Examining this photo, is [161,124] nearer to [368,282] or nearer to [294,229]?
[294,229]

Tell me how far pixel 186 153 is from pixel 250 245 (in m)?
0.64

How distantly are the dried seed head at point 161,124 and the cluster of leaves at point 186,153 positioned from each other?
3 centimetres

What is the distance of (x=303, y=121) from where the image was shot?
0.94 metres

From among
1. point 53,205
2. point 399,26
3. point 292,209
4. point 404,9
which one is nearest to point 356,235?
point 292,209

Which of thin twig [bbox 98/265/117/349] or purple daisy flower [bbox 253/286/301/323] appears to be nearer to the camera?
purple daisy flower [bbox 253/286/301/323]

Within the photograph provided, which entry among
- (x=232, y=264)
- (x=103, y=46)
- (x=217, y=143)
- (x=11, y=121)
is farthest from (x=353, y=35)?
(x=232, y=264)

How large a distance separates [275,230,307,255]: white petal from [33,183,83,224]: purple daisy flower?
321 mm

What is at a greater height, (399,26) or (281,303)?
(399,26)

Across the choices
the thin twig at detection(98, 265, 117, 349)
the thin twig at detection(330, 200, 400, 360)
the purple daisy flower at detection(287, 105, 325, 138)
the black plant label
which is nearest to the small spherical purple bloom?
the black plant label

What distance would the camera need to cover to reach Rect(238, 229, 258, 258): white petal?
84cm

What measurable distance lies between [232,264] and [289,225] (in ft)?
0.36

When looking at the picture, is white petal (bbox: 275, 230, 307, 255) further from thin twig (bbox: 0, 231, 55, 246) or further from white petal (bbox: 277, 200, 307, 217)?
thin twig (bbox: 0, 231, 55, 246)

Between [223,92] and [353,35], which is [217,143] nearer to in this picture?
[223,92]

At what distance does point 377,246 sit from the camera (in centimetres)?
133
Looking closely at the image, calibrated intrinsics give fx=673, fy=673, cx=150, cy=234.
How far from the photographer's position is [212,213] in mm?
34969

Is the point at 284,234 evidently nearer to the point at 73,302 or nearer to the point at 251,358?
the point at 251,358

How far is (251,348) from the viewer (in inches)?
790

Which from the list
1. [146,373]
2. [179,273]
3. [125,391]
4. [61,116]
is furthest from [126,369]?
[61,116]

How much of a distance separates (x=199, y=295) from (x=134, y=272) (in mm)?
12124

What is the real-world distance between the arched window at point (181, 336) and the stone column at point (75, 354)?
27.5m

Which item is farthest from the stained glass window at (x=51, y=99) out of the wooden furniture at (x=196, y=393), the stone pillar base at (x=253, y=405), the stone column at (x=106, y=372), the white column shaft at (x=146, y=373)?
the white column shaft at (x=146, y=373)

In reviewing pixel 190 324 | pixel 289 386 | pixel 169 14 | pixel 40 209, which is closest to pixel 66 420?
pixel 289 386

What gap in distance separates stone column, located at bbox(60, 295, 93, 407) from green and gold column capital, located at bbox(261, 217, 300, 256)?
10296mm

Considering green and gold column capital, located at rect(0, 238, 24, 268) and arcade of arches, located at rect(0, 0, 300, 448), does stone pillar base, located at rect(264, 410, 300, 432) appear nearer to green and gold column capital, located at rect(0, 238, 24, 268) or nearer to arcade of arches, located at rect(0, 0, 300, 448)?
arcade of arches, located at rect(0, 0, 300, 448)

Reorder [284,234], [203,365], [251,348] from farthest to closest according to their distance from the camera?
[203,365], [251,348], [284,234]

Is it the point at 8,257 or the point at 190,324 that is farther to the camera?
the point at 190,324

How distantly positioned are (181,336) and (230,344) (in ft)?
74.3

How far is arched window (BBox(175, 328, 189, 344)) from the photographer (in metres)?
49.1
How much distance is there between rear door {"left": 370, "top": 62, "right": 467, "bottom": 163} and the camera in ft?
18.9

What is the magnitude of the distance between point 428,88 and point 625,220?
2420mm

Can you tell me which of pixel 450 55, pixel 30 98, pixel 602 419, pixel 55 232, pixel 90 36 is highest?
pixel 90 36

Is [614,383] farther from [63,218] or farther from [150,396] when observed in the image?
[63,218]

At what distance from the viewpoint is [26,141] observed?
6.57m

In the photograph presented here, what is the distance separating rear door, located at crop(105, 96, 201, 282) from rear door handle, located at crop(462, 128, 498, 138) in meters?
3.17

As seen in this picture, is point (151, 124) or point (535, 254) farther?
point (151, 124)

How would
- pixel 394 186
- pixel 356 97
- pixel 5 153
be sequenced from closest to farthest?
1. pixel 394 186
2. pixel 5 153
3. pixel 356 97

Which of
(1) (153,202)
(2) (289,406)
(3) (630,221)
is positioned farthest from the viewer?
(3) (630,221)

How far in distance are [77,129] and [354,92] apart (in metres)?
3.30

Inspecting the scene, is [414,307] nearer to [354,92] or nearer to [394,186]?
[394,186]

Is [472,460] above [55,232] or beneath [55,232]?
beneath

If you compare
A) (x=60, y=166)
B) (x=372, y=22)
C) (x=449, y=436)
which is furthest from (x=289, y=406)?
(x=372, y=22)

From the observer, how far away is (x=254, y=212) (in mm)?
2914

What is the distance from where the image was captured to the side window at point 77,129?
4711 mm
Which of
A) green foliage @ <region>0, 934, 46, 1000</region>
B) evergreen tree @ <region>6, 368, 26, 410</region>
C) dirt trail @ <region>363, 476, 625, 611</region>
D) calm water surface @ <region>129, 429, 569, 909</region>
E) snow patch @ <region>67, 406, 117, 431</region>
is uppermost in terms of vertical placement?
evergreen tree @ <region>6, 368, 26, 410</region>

----------

Copy all of the material above word for word, keeping every line and character unchanged.

Examining this photo, is [161,124] nearer to [368,282] or nearer to [294,229]?
[294,229]

Tell me how far pixel 186 153 is from pixel 250 245 (in m)?
0.64

How distantly are the dried seed head at point 161,124 and the cluster of leaves at point 186,153 positioned from each other?
3 centimetres

What is the distance of (x=303, y=121) from where the image was shot?
0.94 metres

From among
1. point 53,205
2. point 399,26
3. point 292,209
4. point 404,9
which one is nearest to point 356,235?
point 292,209

Which of thin twig [bbox 98/265/117/349] or purple daisy flower [bbox 253/286/301/323] appears to be nearer to the camera?
purple daisy flower [bbox 253/286/301/323]

Within the photograph provided, which entry among
- (x=232, y=264)
- (x=103, y=46)
- (x=217, y=143)
- (x=11, y=121)
is farthest from (x=353, y=35)?
(x=232, y=264)

How large a distance separates [275,230,307,255]: white petal from [33,183,83,224]: purple daisy flower?
321 mm

What is at a greater height, (399,26) or (281,303)?
(399,26)

Across the choices
the thin twig at detection(98, 265, 117, 349)
the thin twig at detection(330, 200, 400, 360)
the purple daisy flower at detection(287, 105, 325, 138)
the black plant label
which is nearest to the small spherical purple bloom?
the black plant label

What distance would the camera need to cover to reach Rect(238, 229, 258, 258): white petal?
84cm

What measurable distance lies between [232,264] and [289,225] (in ft)?
0.36

When looking at the picture, is white petal (bbox: 275, 230, 307, 255) further from thin twig (bbox: 0, 231, 55, 246) or further from white petal (bbox: 277, 200, 307, 217)?
thin twig (bbox: 0, 231, 55, 246)

Between [223,92] and [353,35], which is [217,143] nearer to in this picture?
[223,92]

At what distance does point 377,246 sit from the camera (in centimetres)?
133
Looking closely at the image, calibrated intrinsics give fx=673, fy=673, cx=150, cy=234.
How far from the photographer's position is [212,213] in mm?
34969

Is the point at 284,234 evidently nearer to the point at 73,302 or nearer to the point at 251,358?
the point at 251,358

How far is (251,348) from the viewer (in inches)?
790

Which from the list
1. [146,373]
2. [179,273]
3. [125,391]
4. [61,116]
is furthest from [126,369]?
[61,116]

How much of a distance separates (x=199, y=295) from (x=134, y=272) (in mm)?
12124

What is the real-world distance between the arched window at point (181, 336) and the stone column at point (75, 354)?
27.5m

Which item is farthest from the stained glass window at (x=51, y=99) out of the wooden furniture at (x=196, y=393), the stone pillar base at (x=253, y=405), the stone column at (x=106, y=372), the white column shaft at (x=146, y=373)?
the white column shaft at (x=146, y=373)

In reviewing pixel 190 324 | pixel 289 386 | pixel 169 14 | pixel 40 209, which is closest to pixel 66 420?
pixel 289 386

What gap in distance separates stone column, located at bbox(60, 295, 93, 407) from green and gold column capital, located at bbox(261, 217, 300, 256)?
10296mm

Considering green and gold column capital, located at rect(0, 238, 24, 268) and arcade of arches, located at rect(0, 0, 300, 448), does stone pillar base, located at rect(264, 410, 300, 432) appear nearer to green and gold column capital, located at rect(0, 238, 24, 268) or nearer to arcade of arches, located at rect(0, 0, 300, 448)?
arcade of arches, located at rect(0, 0, 300, 448)

Reorder [284,234], [203,365], [251,348] from farthest to closest according to their distance from the camera?
[203,365], [251,348], [284,234]

Is it the point at 8,257 or the point at 190,324 that is farther to the camera?
the point at 190,324

How distantly positioned are (181,336) and (230,344) (in ft)?
74.3

How far is arched window (BBox(175, 328, 189, 344)) from the photographer (in metres)?
49.1
How much distance is there between rear door {"left": 370, "top": 62, "right": 467, "bottom": 163} and the camera in ft?
18.9

What is the magnitude of the distance between point 428,88 and point 625,220?
2420mm

Can you tell me which of pixel 450 55, pixel 30 98, pixel 602 419, pixel 55 232, pixel 90 36 is highest?
pixel 90 36

Is [614,383] farther from [63,218] or farther from [150,396] when observed in the image?
[63,218]

At what distance from the viewpoint is [26,141] observed?
6.57m

In the photograph presented here, what is the distance separating rear door, located at crop(105, 96, 201, 282) from rear door handle, located at crop(462, 128, 498, 138) in meters?
3.17

As seen in this picture, is point (151, 124) or point (535, 254) farther?
point (151, 124)

How would
- pixel 394 186
- pixel 356 97
- pixel 5 153
be sequenced from closest to farthest?
1. pixel 394 186
2. pixel 5 153
3. pixel 356 97

Which of
(1) (153,202)
(2) (289,406)
(3) (630,221)
is positioned farthest from the viewer?
(3) (630,221)

How far in distance are [77,129] and [354,92] apart (in metres)?
3.30

Inspecting the scene, is [414,307] nearer to [354,92] or nearer to [394,186]?
[394,186]

Is [472,460] above [55,232] or beneath [55,232]?
beneath

If you compare
A) (x=60, y=166)
B) (x=372, y=22)
C) (x=449, y=436)
which is furthest from (x=289, y=406)?
(x=372, y=22)

From the observer, how far away is (x=254, y=212) (in mm)?
2914

What is the distance from where the image was captured to the side window at point 77,129?
4711 mm
Which of
A) green foliage @ <region>0, 934, 46, 1000</region>
B) evergreen tree @ <region>6, 368, 26, 410</region>
C) dirt trail @ <region>363, 476, 625, 611</region>
D) calm water surface @ <region>129, 429, 569, 909</region>
E) snow patch @ <region>67, 406, 117, 431</region>
is uppermost in terms of vertical placement?
evergreen tree @ <region>6, 368, 26, 410</region>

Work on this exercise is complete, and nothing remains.